The majority of the gathered Baptists

resolved these questions by non-recognition of non-Baptist congregations,

and then published their findings as the "Cotton Grove Resolutions".


"Old Landmark"

1. As Baptists, we are to stand for the supreme authority

of the New Testament

as our only and sufficient rule of faith and practice.


The New Testament, and that alone,

as opposed to all human tradition in matters, both of faith and practice,

we must claim as containing the distinguishing doctrine

of our denomination

a doctrine for which we are called earnestly to contend.
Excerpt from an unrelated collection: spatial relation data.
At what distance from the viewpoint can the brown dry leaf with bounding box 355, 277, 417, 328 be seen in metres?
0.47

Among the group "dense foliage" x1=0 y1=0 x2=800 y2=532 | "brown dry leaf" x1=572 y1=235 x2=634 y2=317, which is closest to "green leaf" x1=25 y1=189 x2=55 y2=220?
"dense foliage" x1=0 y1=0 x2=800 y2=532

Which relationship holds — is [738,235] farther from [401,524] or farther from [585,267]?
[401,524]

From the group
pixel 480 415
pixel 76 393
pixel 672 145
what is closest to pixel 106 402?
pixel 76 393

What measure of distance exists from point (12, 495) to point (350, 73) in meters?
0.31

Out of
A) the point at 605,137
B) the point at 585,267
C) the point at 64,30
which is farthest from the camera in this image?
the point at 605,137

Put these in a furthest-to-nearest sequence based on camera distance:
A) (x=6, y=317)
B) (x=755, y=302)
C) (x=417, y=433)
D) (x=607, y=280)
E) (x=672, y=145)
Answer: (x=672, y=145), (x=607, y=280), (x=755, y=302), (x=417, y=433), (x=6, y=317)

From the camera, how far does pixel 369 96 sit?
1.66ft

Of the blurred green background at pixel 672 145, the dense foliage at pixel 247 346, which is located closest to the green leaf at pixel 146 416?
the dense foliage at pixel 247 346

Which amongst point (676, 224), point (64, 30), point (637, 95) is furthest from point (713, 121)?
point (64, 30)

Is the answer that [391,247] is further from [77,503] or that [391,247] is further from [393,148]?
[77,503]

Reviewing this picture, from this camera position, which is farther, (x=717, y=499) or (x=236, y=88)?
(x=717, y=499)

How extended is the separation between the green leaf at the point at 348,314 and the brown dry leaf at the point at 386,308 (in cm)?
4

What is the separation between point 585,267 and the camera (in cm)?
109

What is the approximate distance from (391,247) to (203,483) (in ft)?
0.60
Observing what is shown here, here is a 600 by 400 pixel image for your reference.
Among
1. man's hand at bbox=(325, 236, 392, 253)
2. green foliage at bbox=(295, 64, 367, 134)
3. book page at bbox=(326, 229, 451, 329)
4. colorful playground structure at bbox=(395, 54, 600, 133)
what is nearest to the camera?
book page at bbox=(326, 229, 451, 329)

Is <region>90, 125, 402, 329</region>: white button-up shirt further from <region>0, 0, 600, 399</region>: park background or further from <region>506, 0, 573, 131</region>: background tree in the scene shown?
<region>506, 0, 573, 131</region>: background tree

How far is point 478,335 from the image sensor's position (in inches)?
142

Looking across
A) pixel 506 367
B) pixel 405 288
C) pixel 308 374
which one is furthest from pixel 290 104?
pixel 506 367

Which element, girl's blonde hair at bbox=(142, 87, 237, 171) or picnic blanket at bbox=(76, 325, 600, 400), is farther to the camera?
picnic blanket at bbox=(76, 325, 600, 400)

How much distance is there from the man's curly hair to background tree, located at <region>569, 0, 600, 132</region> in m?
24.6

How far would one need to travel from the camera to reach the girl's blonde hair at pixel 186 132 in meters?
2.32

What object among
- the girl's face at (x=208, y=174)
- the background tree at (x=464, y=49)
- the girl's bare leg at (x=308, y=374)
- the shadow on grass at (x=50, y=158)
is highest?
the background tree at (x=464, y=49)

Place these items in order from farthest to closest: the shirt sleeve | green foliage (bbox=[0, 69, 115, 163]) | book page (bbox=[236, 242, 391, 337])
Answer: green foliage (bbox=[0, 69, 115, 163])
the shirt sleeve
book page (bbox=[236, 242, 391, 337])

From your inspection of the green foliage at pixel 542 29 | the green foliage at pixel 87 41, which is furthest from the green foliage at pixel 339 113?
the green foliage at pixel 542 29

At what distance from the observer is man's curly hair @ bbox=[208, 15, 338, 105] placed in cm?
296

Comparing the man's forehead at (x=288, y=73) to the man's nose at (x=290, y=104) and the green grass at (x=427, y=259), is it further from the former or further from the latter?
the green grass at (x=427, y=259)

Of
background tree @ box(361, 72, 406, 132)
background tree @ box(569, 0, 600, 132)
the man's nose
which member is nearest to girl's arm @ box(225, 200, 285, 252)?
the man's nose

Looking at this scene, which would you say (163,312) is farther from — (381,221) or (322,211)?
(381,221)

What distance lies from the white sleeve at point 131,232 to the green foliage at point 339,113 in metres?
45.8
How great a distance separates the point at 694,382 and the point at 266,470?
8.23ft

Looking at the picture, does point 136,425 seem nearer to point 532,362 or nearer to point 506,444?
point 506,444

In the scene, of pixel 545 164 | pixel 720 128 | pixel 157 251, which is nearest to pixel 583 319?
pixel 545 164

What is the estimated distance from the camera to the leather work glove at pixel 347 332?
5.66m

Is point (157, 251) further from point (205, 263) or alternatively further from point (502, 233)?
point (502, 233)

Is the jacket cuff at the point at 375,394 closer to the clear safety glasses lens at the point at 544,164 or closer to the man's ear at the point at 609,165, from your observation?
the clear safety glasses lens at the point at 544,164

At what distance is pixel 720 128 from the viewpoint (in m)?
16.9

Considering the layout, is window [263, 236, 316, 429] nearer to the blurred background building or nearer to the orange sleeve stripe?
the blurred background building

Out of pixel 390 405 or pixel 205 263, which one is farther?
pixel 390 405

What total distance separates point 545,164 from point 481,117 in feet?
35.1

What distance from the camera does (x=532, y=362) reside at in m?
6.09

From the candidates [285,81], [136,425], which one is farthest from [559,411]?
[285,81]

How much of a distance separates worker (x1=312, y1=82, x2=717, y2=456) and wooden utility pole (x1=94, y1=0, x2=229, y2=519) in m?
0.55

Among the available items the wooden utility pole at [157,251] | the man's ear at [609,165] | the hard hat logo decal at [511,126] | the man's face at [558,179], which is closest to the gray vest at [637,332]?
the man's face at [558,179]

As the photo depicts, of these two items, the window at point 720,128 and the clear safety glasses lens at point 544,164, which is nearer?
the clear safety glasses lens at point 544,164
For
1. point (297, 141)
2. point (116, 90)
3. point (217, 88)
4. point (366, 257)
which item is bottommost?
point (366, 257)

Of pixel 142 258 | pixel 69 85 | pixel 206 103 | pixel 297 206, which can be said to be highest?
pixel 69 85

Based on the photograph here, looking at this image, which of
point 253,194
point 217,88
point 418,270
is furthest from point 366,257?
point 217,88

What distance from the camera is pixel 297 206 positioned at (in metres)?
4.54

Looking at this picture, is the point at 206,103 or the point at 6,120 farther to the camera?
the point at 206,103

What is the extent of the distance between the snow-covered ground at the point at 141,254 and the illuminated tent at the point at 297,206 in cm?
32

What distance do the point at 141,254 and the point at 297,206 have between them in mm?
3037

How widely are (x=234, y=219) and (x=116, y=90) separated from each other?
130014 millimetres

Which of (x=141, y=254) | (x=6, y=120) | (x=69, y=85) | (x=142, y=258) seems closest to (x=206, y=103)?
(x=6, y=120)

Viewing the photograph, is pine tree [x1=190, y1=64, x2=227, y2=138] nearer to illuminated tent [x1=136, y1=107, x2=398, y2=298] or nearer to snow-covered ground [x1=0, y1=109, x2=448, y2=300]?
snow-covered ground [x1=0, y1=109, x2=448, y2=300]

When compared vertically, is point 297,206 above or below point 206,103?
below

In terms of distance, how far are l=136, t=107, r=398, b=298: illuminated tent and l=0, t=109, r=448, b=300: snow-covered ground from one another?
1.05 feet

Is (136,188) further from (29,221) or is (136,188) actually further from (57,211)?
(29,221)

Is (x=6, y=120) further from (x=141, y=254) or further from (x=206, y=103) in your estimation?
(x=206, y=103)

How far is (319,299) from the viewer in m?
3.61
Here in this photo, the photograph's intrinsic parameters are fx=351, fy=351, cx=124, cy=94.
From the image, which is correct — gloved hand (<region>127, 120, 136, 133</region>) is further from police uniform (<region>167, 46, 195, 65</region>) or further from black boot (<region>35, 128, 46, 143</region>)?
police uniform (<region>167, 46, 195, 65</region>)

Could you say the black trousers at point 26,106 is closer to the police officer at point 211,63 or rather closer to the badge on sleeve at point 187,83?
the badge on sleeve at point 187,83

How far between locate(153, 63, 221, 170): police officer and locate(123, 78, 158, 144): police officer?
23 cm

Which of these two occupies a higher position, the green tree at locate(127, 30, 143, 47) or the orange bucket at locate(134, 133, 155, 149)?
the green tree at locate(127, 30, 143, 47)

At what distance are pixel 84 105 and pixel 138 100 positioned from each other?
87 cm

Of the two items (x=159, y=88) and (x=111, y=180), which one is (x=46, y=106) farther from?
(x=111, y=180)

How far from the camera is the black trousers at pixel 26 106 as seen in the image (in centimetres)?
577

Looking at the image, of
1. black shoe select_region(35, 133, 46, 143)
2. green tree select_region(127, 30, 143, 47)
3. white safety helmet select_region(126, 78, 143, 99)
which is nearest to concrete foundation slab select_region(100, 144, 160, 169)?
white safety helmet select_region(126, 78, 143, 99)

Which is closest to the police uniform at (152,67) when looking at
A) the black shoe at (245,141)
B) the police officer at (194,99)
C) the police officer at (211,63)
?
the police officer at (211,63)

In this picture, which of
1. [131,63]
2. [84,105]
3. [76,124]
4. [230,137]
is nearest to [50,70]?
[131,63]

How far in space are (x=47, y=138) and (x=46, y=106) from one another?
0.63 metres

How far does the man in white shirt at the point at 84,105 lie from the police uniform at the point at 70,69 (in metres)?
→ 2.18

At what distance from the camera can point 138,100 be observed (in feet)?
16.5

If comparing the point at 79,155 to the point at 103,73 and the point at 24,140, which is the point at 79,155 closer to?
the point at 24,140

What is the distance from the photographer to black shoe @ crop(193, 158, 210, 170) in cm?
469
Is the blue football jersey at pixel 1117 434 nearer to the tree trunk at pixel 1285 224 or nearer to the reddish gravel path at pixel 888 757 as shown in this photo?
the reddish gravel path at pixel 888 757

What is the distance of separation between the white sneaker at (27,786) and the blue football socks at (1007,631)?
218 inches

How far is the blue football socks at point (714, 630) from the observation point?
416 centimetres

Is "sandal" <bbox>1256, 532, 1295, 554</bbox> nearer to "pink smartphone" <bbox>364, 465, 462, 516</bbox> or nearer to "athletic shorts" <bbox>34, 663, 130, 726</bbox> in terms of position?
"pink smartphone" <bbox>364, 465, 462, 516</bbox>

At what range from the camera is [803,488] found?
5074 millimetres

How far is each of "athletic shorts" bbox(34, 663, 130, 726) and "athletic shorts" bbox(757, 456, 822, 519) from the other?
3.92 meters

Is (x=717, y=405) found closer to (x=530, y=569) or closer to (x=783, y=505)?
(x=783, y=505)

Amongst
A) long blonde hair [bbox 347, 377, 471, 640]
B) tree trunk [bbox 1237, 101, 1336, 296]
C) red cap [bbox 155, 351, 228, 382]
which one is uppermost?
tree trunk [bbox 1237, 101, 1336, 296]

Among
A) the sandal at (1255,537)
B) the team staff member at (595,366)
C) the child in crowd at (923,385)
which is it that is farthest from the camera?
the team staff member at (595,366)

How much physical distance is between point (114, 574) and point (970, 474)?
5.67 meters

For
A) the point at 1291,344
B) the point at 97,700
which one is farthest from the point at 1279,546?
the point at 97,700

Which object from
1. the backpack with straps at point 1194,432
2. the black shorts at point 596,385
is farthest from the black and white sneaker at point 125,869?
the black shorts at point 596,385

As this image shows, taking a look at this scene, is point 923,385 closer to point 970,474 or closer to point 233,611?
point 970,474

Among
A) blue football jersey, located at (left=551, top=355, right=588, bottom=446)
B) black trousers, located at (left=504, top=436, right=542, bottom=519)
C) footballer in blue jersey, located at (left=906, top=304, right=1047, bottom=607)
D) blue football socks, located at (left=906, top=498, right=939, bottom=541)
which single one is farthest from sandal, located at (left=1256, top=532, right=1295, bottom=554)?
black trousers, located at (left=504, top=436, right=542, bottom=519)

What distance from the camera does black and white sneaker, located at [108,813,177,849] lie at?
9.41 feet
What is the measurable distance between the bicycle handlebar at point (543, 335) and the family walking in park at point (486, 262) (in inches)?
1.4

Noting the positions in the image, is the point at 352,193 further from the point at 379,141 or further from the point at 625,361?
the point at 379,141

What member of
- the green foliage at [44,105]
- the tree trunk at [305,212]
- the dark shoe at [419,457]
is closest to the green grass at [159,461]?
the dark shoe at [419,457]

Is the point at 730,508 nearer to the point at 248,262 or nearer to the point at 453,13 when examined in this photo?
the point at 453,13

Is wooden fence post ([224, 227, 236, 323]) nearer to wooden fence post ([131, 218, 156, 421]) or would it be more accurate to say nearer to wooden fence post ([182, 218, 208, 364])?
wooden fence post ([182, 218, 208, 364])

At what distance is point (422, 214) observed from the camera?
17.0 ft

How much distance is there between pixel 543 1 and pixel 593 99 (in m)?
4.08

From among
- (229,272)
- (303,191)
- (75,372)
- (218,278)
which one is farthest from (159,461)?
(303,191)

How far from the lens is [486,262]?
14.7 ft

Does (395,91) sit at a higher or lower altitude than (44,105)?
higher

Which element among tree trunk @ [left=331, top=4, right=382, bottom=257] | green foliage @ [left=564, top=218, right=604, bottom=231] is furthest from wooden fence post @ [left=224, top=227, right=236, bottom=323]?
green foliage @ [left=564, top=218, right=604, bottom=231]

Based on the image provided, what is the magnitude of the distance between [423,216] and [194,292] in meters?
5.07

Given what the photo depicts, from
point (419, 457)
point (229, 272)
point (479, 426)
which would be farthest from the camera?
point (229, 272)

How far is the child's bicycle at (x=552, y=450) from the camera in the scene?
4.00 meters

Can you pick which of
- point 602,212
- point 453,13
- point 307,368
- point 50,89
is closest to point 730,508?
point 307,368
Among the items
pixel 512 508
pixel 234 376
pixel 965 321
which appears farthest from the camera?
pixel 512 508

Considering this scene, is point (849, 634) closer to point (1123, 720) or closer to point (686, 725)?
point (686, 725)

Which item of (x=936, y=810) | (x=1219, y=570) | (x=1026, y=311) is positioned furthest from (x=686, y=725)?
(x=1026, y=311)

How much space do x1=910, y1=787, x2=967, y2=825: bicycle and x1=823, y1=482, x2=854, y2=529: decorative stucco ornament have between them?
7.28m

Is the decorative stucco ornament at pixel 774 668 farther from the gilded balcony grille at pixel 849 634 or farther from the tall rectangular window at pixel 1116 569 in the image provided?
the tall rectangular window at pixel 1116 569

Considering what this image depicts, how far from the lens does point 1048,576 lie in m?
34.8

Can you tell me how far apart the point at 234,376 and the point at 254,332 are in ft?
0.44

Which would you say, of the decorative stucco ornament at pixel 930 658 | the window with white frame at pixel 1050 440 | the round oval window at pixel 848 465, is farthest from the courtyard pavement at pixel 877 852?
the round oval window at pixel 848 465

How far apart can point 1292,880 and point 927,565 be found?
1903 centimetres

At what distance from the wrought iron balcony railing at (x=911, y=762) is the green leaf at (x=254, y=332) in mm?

2. As Baptists, we are to stand for the ordinances of Christ

as he enjoined them upon his followers,

the same in number, in mode, in order, and in symbolic meaning,

unchanged and unchangeable till he come.


3. As Baptists, we are to stand for a spiritual and regenerated church,

and that none shall be received into Christ's church,

or be welcomed to its ordinances,

without confessing a personal faith in Christ,

and giving credible evidence of piety.


The motto on our banner is:
Christ Before the Church, Blood Before Water


4. To protest, and to use all our influence against the recognition,

on the part of Baptists, of human societies as scriptural churches,

by affiliation, ministerial or ecclesiastical,

or any alliance or co-operation

that is susceptible of being apparently or logically construed

by our members, or theirs, or the world,

into a recognition of their ecclesiastical or ministerial equality

with Baptist churches.


5. To preserve and perpetuate the doctrine of the divine origin

and sanctity of the churches of Christ,

and the unbroken continuity of Christ's kingdom,

"from the days of John the Baptist until now,"

according to the express words of Christ.


6. To preserve and perpetuate the divine, inalienable,

and sole prerogatives of a Christian church,

1, To preach the gospel of the Son of God;
2, To select and ordain her own officers;
3, To control absolutely her own ordinances.


7. To preserve and perpetuate the design of baptism,

and its validity and recognition

only when scripturally administered by a gospel church.


8. To preserve and perpetuate

the true design and symbolism of the Lord's Supper,

as a local church ordinance,

and for but one purpose,

the commemoration of the sacrificial death of Christ

and not as a denominational ordinance,

or as an act expressive of our Christian or personal fellowship,

and much less of courtesy toward others.


9. To preserve and perpetuate the doctrine of a divinely called

and scripturally qualified and ordained ministry,

to pro-claim the gospel, and to administer the ordinances,

not upon their own responsibility,

but for, and under the direction of, local churches alone.


10. To preserve and perpetuate

that primitive fealty and faithfulness to the truth,

that shunned not to declare the whole counsel of God,

and to teach men to observe all things whatsoever Christ commanded

to be believed and obeyed.

Not the belief and advocacy of one or two of these principles,

as the marks of the divinely patterned church,

but the cordial reception and advocacy of all of them,

constitute a full "Old Landmark Baptist."